One use of xDAI is to lock onto the xDAI chain bridge and re-mortgage the locked DAI in the form of rDAI. The unlocked xDAI, if you want to return to the Ethereum main network, will cause the DAI to be removed from the rDAI. Therefore, the unlocked xDAI can be converted to wxDAI through another chain bridge (using casting instead of destruction) and then back to the Ethereum main network to provide liquidity to the market.
Proposed by Dan Robinson of Paradigm, using yDAI allows you to take advantage of bullish assets that use DAI as the unit of account.
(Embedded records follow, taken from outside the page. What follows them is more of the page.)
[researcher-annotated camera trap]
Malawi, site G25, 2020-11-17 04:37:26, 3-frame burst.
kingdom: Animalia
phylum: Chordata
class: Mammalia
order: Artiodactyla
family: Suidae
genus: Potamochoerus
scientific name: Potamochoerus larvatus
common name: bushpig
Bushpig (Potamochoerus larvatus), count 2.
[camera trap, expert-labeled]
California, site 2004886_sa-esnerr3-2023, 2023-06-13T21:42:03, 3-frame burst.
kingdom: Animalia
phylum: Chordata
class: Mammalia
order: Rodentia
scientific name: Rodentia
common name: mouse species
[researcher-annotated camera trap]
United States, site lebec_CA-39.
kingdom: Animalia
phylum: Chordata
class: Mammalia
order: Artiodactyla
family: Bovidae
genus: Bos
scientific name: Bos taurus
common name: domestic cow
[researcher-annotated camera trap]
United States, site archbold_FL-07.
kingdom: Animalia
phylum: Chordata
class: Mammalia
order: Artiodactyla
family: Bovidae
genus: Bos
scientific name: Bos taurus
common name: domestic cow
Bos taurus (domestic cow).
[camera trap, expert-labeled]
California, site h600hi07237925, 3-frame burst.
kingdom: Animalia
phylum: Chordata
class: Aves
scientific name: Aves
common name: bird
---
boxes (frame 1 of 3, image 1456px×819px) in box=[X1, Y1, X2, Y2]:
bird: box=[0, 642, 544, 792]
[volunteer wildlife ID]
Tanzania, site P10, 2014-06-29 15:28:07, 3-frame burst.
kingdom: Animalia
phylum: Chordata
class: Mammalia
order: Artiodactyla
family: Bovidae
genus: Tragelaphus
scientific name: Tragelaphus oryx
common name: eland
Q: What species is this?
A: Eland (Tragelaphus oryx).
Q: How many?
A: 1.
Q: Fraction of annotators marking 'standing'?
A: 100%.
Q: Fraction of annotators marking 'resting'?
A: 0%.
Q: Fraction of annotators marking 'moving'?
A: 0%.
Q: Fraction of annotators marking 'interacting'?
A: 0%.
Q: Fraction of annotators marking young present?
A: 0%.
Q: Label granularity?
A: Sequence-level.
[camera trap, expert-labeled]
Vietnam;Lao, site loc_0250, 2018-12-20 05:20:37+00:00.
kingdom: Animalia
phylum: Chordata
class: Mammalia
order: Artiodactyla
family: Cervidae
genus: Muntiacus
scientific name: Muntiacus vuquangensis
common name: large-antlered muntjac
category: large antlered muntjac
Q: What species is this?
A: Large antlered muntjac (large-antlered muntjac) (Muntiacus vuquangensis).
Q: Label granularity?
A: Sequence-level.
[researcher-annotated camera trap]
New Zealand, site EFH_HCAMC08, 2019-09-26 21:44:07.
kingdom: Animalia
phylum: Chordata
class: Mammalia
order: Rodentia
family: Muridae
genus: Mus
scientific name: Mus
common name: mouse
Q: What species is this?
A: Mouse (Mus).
Buying yDAI is equivalent to lending funds to charge interest on the other hand. One disadvantage of yDAI is that it is not permanent and must roll interest on a regular basis. The difference between the current price and the due price reflects its real interest rate, allowing us to build the first yield curve in DeFi.
Proposed by Jacob Schiach of MetaMoneyMarket, MetaDAI or MaxDAI is a token rebalancer much like IdleDAI. MetaDAI is currently rebalanced in both the Compound and dYdX markets; MaxDAI will rebalance between Fulcrum, Compound and dYdX. Jacob is investigating how MaxDAI can achieve risk-free interest rates through an insurance mechanism like Nexus Mutual, originally named rfDAI.